The Tin Star

January 28, 2012 6 Min Read

Review by: Christopher Bligh

Plot: What’s it about?

In the fifties, the western was a dominant genre in film. Many took advantage of glorious color and broadened a scope in widescreen cinemascope. Although some went to routine measures and told a lot more personal tales and kept the costs lower by filming them black and white and one such western would do that in the late 50s told by director Anthony Mann, who’s track record had been solid in this genre. It’s a story of courage, leadership and what lies beneath The Tin Star.

Morg Hickman (Henry Fonda) is a bounty hunter who has just run into town, with 2 guns, 2 horses and a body. He’s a man who believes more in bringing his prey in dead than alive. He has come to collect his reward and notices that the town looks down on a stranger in the land. Meanwhile, the law is kept as best as it could by a temporary sheriff (Anthony Perkins) but as it turns out his authority is as temporary as his tenure as sheriff. When he approaches Hickman where he’s staying outside of town, he asks him for help and Hickman is willing to take him under his wing provided that he doesn’t include him in any of his decisions for Hickman has a past as a sheriff himself that he doesn’t want to relive again.
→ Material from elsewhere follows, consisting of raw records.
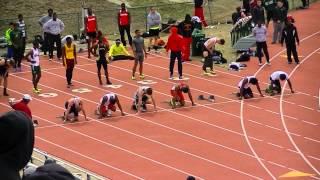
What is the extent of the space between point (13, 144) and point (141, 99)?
1724 cm

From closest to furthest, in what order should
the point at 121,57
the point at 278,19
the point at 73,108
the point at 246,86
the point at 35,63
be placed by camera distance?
1. the point at 73,108
2. the point at 246,86
3. the point at 35,63
4. the point at 121,57
5. the point at 278,19

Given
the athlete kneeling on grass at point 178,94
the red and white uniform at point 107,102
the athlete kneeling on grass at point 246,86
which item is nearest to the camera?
the red and white uniform at point 107,102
It’s always a pleasure to see a western that’s more character driven than by action. No matter how the film is shot or the look, there’s nothing better than a well told story and Anthony Mann has one here in The Tin Star. This film seems to be the springboard of a future of many westerns.

Henry Fonda plays the sympathetic but tough bounty hunter with enough gusto and reserve that spawned well enough later on with his work a decade later with Sergio Leone. On that same note, a little known actor named Lee Van Cleef has a small role that would set him off in the same sinister direction with the same director. Anthony Perkins plays his sheriff that is willing to learn, even if he has to take advice from a veteran gunfighter to gain the confidence that he needs to show authority. This would not be complete without noting the work of Elmer Bernstein, whose fine score in this film would foreshadow his now legendary score in another western, The Magnificent Seven.

From the first shot with two horses to the last shot in the same angle, Mann has adopted a solid western that is short and sweet and never short on action and never short on character as he keeps the positive western flow going in the black and white town where not everything is as typical and routine as the westerns before it.

Video: How does it look?

The Tin Star is filmed in the less elaborate but still effective 1.85:1 anamorphic widescreen ratio and the results on this DVD transfer is solid for the most part. Although there is the occasional speckle and debris, along with a long line on the print during a scene between Fonda and Perkins as well as the shaky end titles as well with some shakes and some specks. Despite those flaws, the rest of the print is very clean and crisp and makes for a decent transfer.

Audio: How does it sound?

The Tin Star is given the Dolby Digital 5.1 treatment and even though the film was made in the fifties, much of the limitations of the sound at the time are hardly evident on this track as the gunshots are loud and Bernstein’s score is active through all channels. It does have a lower range than most films during the dialogue scenes which is the only setback to this track. Other than that, it’s a very good track. This disc also has a English Restored Mono track along with English subtitles.

Supplements: What are the extras?

The Star may be Tin but the extras are nowhere to be found for this is Paramount and for a character driven western, it would’ve been nice to see how they would sell it at the time by means of a trailer.

In conclusion, The Tin Star is a fine entry into the American Western genre, along with a decent DVD that is affordable and recommended.